Cette passion pour la préhistoire est récente chez moi, je dirais qu’elle date des confinements. En faisant mon footing dans le kilomètre autorisé, je me suis mise à écouter des podcasts sur les premiers êtres humains, notamment les Cours du Collège de France de Jean-Jacques Hublin, que j’ai trouvés captivants. Je croyais cette lubie singulière, pas du tout : le paléoanthropologue fait salle comble désormais et la librairie Compagnie à Paris est obligée de lui demander à l’avance la bibliographie qu’il compte partager durant ses interventions, afin de pouvoir assouvir les pulsions consuméristes des étudiants à tête blanche quand ils sortent de sa classe. Les livres et documentaires sur le sujet se multiplient. La préhistoire fascine. À moins que ce ne soit l’idée que l’on s’en fait, car la période est vaste et recouvre des situations diverses.
Il faut dire que, ces dernières années, tout s’est accéléré. Au carrefour de différentes disciplines, les découvertes récentes font voler en éclat beaucoup de ce qui nous a été enseigné jusqu’à présent au collège ou au lycée. Il nous faut aujourd’hui renoncer à la succession chronologique : australopithèques, Homo Habilis, Homo Erectus, et – enfin ! – Homo Sapiens. L’avancée dans le temps ressemble plutôt à un réseau de ruisseaux, avec des impasses, des croisements et des fusions. En Eurasie, Néandertal, Sapiens et Denisova ont ainsi cohabité plusieurs dizaines de milliers d’années ; Néandertal et Sapiens ont connu des évolutions parallèles : leur outillage s’est amélioré, ils ont fabriqué des parures et construit – il y a 120 000 ans – des sépultures. Sans que l’on sache pourquoi Sapiens est finalement demeuré seul.
Flambeau familial
Il faut dire que la discipline est récente. Lascaux, Chauvet, Cosquer… Des histoires de hasard, d’hommes et plus rarement de femmes. On peut d’ailleurs voir là une raison, également, à ce nouvel intérêt pour ce qui nous a précédés. Quel a été le rôle des femmes dans ces époques lointaines ? Que nous racontent par exemple les vénus aux formes généreuses, retrouvées sur de nombreux sites archéologiques ? À quoi servaient-elles, avec leur silhouette épurée qui les rapproche d’œuvres d’art moderne ? Quid des empreintes de main retrouvées à des milliers de kilomètres de distance les unes des autres et qui pourraient être celles de femmes ? Comment déterminer ce qui relève du symbolique et de la représentation d’une réalité ? Comment ne pas – trop – projeter ce que nous connaissons aujourd’hui des échanges entre communautés, des déplacements, de nos échelles de temps, sur ce que nous découvrons ?

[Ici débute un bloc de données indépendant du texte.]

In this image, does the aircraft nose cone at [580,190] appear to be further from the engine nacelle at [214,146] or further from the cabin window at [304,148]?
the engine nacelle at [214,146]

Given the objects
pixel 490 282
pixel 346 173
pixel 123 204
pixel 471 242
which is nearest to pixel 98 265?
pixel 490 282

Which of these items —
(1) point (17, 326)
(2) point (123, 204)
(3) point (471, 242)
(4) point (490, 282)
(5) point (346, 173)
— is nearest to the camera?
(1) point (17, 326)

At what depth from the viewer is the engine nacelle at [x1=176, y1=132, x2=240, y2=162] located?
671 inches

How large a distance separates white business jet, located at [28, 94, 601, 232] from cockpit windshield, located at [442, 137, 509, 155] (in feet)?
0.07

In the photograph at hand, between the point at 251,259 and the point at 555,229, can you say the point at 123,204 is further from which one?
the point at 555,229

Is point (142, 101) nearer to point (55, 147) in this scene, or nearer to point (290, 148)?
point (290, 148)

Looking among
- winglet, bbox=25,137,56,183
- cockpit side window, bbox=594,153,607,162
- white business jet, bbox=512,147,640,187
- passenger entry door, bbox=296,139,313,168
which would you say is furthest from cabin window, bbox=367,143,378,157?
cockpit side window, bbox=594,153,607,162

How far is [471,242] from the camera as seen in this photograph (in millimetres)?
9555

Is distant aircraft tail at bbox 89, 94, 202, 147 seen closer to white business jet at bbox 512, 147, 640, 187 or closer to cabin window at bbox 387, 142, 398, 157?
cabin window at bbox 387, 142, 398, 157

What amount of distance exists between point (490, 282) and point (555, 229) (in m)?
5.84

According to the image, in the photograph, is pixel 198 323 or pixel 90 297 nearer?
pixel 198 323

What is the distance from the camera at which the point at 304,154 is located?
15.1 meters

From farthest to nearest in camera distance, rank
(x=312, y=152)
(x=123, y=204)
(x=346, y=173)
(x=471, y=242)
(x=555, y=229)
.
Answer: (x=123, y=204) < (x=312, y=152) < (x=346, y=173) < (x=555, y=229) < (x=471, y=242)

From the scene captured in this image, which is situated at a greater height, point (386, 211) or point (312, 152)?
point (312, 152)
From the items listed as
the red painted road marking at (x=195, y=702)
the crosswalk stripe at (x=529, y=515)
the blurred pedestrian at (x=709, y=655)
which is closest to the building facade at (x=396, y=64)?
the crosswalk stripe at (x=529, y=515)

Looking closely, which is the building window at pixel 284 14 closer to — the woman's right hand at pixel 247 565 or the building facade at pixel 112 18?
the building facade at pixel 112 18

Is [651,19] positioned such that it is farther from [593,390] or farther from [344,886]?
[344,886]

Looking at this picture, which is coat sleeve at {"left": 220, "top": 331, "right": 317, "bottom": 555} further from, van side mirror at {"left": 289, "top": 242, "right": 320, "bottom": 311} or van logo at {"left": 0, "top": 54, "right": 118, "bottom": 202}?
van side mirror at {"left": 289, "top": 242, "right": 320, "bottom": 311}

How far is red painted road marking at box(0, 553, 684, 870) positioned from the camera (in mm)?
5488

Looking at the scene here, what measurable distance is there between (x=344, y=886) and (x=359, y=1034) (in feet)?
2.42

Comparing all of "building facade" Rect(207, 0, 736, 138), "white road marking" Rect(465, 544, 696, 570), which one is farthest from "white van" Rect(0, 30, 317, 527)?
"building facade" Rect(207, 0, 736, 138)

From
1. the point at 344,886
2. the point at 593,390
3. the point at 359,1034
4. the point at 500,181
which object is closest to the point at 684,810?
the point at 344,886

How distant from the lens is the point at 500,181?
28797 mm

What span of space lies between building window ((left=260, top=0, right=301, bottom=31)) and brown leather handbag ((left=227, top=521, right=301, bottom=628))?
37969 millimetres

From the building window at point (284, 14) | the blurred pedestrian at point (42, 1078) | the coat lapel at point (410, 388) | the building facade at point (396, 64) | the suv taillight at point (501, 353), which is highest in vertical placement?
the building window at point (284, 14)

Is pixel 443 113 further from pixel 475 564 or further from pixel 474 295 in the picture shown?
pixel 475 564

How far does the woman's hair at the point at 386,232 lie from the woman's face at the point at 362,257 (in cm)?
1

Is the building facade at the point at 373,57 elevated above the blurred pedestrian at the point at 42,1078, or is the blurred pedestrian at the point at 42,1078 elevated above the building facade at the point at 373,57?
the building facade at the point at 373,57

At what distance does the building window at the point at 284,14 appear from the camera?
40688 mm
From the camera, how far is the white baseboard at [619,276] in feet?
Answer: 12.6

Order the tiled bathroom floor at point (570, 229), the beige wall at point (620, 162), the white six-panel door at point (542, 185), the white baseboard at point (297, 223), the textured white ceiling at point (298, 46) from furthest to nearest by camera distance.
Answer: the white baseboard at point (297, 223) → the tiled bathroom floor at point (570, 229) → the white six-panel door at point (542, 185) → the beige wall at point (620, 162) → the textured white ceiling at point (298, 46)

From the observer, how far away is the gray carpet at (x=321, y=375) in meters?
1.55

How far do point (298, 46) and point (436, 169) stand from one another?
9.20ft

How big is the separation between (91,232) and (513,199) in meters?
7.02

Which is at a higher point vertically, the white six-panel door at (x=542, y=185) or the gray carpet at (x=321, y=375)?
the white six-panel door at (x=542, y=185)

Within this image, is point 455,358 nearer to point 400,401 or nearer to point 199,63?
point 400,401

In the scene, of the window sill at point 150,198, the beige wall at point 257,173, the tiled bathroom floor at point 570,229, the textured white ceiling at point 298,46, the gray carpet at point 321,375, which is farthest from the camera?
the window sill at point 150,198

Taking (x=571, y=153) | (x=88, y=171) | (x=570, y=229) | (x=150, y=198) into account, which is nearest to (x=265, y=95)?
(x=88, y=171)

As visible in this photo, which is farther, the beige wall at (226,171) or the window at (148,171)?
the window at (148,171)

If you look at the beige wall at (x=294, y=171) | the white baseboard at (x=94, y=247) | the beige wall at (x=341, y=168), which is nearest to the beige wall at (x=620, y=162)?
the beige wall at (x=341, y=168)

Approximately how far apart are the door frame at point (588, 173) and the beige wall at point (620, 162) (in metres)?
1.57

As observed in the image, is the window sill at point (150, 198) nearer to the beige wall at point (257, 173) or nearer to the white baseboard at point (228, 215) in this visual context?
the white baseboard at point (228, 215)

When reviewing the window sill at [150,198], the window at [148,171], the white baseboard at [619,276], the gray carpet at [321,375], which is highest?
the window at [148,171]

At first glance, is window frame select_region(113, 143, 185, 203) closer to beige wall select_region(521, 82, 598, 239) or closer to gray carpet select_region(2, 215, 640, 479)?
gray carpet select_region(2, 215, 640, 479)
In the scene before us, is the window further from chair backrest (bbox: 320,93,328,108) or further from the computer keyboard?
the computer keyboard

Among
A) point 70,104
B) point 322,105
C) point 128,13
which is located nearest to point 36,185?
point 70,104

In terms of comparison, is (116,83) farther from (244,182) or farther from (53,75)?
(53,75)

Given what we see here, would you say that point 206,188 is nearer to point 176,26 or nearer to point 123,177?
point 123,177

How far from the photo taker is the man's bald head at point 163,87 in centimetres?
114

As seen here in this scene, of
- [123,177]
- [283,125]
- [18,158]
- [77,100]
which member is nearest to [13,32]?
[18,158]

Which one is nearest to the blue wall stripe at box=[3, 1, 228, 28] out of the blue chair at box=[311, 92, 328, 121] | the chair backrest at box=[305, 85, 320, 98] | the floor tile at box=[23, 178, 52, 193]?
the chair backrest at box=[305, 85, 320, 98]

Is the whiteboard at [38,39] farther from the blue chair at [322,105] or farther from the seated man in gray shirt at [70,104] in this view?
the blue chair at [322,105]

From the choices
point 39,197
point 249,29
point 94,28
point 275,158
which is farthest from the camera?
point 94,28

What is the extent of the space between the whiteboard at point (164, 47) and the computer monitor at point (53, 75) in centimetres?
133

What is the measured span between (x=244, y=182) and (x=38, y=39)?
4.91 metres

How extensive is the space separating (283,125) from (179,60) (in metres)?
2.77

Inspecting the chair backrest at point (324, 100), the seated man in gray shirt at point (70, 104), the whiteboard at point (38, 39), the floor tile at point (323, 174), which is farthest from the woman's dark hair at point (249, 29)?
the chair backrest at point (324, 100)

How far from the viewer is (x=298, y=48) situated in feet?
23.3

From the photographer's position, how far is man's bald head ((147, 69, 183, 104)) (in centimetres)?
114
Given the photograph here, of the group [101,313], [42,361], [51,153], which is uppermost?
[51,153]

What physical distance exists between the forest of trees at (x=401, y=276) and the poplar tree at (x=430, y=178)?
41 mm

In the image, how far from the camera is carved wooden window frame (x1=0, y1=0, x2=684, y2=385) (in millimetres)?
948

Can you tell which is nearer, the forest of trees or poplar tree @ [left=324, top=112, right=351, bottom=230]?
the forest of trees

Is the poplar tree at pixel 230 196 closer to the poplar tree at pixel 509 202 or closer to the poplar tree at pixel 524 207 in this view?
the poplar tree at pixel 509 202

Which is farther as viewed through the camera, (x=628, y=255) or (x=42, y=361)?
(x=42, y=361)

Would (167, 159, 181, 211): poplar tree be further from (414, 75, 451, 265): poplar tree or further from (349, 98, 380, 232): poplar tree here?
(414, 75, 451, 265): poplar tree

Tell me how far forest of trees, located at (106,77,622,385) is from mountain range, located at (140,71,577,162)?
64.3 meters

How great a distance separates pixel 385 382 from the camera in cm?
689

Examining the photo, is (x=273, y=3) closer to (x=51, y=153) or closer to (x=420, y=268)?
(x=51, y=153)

Après les confinements, je suis allée voir des expositions sur le sujet, j’ai fait un crochet par Tautavel au cours d’une randonnée, passé quelques samedis au musée de l’Homme rénové. Aussi quand une amie, la photographe Hélène David, m’a parlé d’une femme qui avait hérité d’une grotte préhistorique, abritant des dessins sur ses murs, j’ai foncé. Les ancêtres de Joëlle Darricau sont basques depuis plusieurs générations, et son arrière-grand-père possédait la colline de Gaztelu sur laquelle les cavités ont été mises au jour. Après la mort de son père, elle a repris le flambeau familial, s’enthousiasmant pour les trouvailles récentes sur la préhistoire, accueillant des équipes scientifiques, tissant des liens avec d’autres propriétaires de sites.
Elle a également introduit une dimension culturelle dans son approche des lieux. Dans l’une de ces grottes ont été retrouvés des objets fabriqués « en série », notamment des flûtes : quels sons celles-ci produisaient-elles ? Pour tenter une réponse, Joëlle Darricau a travaillé avec des musiciens. Mais je voulais aussi la questionner sur ce que ça lui apporte d’avoir une grotte sur sa propriété, de pouvoir s’y balader quand elle est fermée au public, quels liens avec des ancêtres aussi lointains cela peut créer… Nous avons passé ensemble une journée. Hors du temps.